Task requirements :: Please copy, word for word, the line holding "buy bacardi stocks" and each line that follows it through the end of the entries, omitting any pictures.

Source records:
==*==

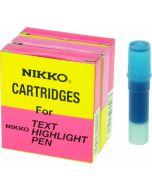 NIKKO HIGHLIGHTER - REFILLS - BOX OF 5 - BLUE - 1292R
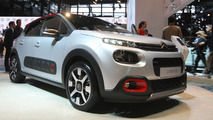 2017 Citroën C3 Paris Motor Show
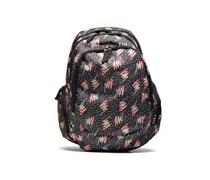 Trischool Rucksäcke für Taschen in mehrfarbig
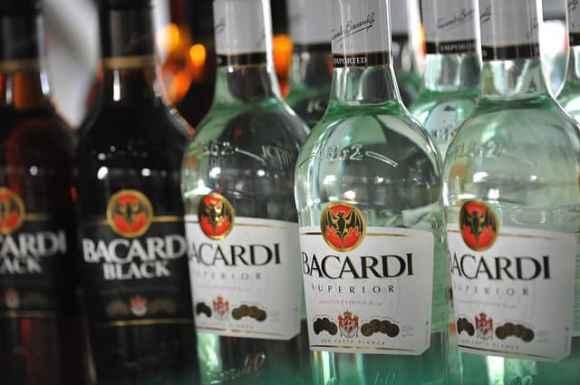 buy bacardi stocks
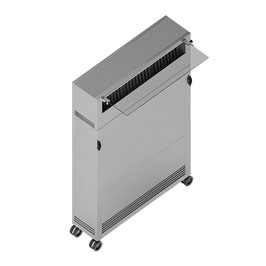 Airwall (1100m3/h pulizia dell'aria)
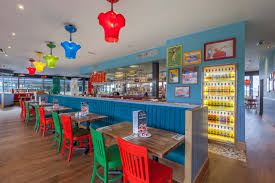 Bellissimo And Bella More Of by 10 Things We Love About The New Bella Italia In New Brighton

==*==

Exercise result ::
 buy bacardi stocks
 Airwall (1100m3/h pulizia dell'aria)
 Bellissimo And Bella More Of by 10 Things We Love About The New Bella Italia In New Brighton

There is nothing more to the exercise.